**ASSIGNMENT**
Line by line, check the data for the string "States" and state how many lines have it, nothing more.
***** RECORDED INFORMATION *****
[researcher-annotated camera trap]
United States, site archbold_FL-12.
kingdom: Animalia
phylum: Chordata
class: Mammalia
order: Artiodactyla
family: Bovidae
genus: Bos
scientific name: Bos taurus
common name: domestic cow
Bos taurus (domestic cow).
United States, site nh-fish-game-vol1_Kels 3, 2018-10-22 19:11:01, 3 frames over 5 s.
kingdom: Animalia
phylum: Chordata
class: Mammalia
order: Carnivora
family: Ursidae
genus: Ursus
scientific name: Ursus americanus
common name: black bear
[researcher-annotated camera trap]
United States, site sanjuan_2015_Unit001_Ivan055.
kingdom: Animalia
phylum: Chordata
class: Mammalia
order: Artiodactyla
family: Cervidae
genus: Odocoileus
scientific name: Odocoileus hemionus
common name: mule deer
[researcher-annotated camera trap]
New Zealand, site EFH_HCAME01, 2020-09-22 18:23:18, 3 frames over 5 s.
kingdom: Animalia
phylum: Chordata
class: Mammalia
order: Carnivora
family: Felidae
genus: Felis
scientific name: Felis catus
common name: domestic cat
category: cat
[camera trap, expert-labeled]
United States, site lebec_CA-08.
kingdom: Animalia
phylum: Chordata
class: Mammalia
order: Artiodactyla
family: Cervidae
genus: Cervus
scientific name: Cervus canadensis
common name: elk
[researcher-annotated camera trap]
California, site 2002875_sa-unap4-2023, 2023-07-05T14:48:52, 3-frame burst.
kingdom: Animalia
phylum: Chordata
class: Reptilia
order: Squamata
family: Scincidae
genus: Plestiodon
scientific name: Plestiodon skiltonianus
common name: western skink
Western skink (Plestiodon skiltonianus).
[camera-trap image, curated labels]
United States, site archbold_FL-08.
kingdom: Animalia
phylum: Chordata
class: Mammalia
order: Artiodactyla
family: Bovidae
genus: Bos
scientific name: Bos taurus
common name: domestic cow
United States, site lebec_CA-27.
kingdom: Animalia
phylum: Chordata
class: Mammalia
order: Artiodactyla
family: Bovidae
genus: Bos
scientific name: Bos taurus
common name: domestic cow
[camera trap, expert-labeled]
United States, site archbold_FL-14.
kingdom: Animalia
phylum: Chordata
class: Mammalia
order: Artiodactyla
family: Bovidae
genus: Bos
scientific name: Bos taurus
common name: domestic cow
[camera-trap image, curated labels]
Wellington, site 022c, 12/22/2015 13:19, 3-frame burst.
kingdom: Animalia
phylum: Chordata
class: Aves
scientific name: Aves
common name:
*****
**TASK RESPONSE**
7